Au Sénégal, il existe de même, divers artistes qui à travers leurs plumes, ne manquent pas de dénoncer certains facteurs de la société.

C’est le cas du groupe mythique Daara -J qui par exemple via des titres comme Xeet évoquait le problème des castes dans la société sénégalaise, dans Ndank, ils y parlaient de l’indiscipline routière qui est à la cause de beaucoup d’accidents au Sénégal.

On peut citer également leur titre : ça rend fou, qui met en avant les dangers du pouvoir en Afrique.

Voici quelques paroles de ce titre :

Ils nous laissent comme pourboire les coups d’armes à feu et des machettes.

Ils mettent leur peuple à genoux avec des dettes, prennent la poudre d’escampette avec des grosses mallettes !

Les artistes choisissent aussi d’aborder parfois ce qu’ils ont traversé dans leur vie, c’est le cas de Dj Arafat ( Le roi du Coupé Décalé Ivoirien décédé en 2019 ) qui dans certains de ces titres, extraits de son dernier album : Renaissance, dévoile au public ses galères.

C’est le cas notamment dans sa chanson à succès Enfant béni où il disait :

J’ai grandi dans la rue, y avait même pas mon papa
J’ai grandi dans la rue, j’avais même pas mes amis
Aujourd’hui ça va, tout le monde trouve quelque chose à dire dans mes histoires, ça me fait mal !

Soyez forts
Soyez toujours forts
Il ne faut jamais baisser les bras !

Pour venir à présent à l’exemple du Slam, qui est sorte de poésie apparu aux États-Unis dans les années 80.

Le slameur communie avec son public venu le voir en scène, en leur partageant de vive voix le texte qu’il a lui même écrit.

Le slam est avant tout : un art oratoire !

L’un des slameurs les plus connus un peu partout, est Grand Corps Malade !

Il choisit de se tourner vers l’écriture pendant sa période de convalescence, suite à un accident, d’où son choix pour le pseudo : Grand corps malade.

Une période durant laquelle il s’intéresse au slam, puis commence ensuite à écrire des poèmes.

Il y a également Abd Al Malik, beaucoup plus connu en France qui est à la fois : slameur, rappeur, écrivain…

En Afrique, on peut citer les exemples d’Al Faruq, slameur sénégalais qui avait remporté la coupe d’Afrique de slam en 2018 ( décédé l’année dernière ), ou d’Amee ( d’origine ivoirienne ).

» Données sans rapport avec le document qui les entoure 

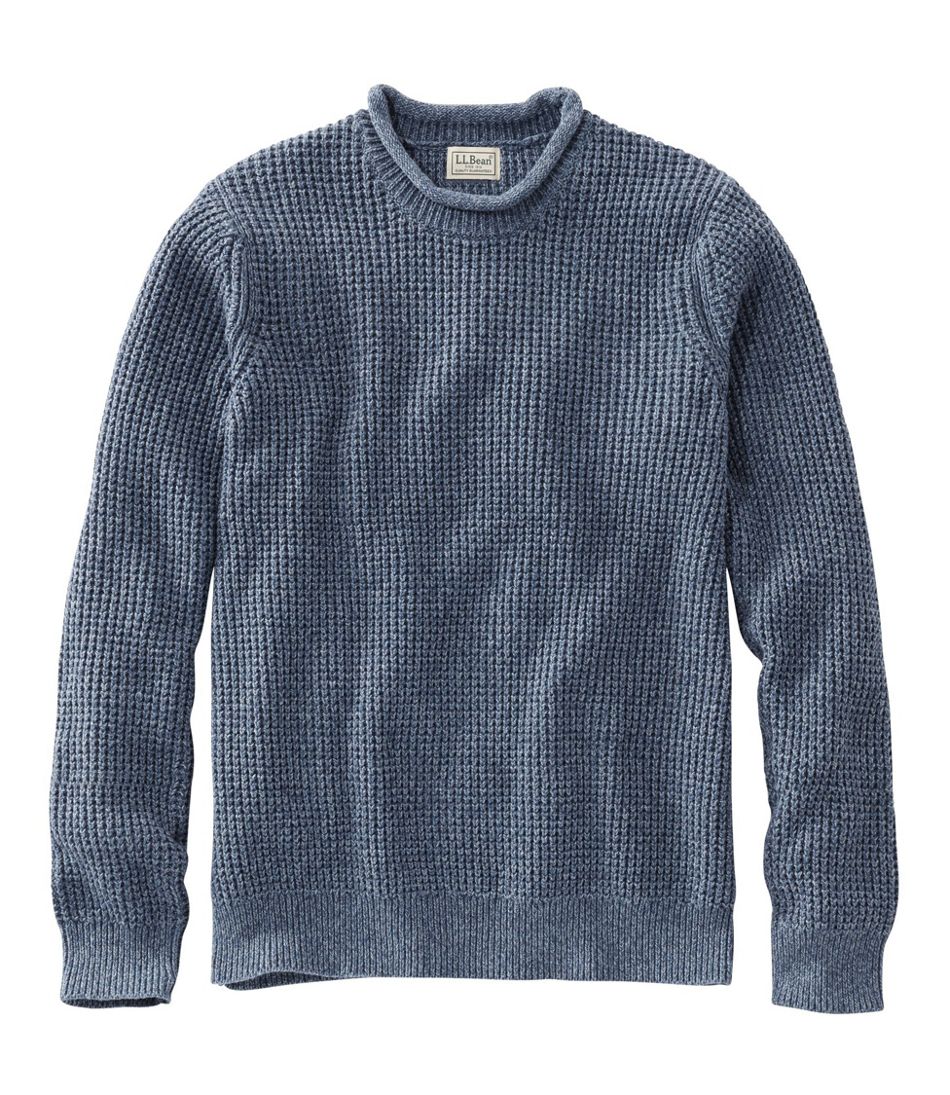 Men's Organic Cotton Waffle Sweater, Rollneck Crew | L.L.Bean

Ci-dessous un extrait d’un de son texte Lettre à elle :

Les contes de fée te diront que comme : la belle au bois dormant, dont l’émancipation portera les empreintes des lèvres d’un prince charmant, que ta place dit, que la seule clé qui t’ouvrira la clé du bonheur, qu’il te suffit seulement d’être belle pour jouir des honneurs.

Ils te raconteront pleins d’histoires comme celle de Cendrillon, qui te feront croire que seul un homme changera : ta condition de souillon, que tu seras traitée comme une princesse, que lorsque tu prendras en otage le cœur d’un homme doté de richesse !

Il est temps pour moi de clore cet article avec cette citation de Roger Jon Ellory :

« Écrire peut servir à exorciser la peur et la haine ; ça peut être un moyen de surmonter les préjugés et la douleur. Au moins, si tu sais écrire, tu as une chance de t’exprimer… tu peux offrir tes pensées au monde, et même si personne ne les lit ou ne les comprend, elles ne sont plus piégées au fond de toi ».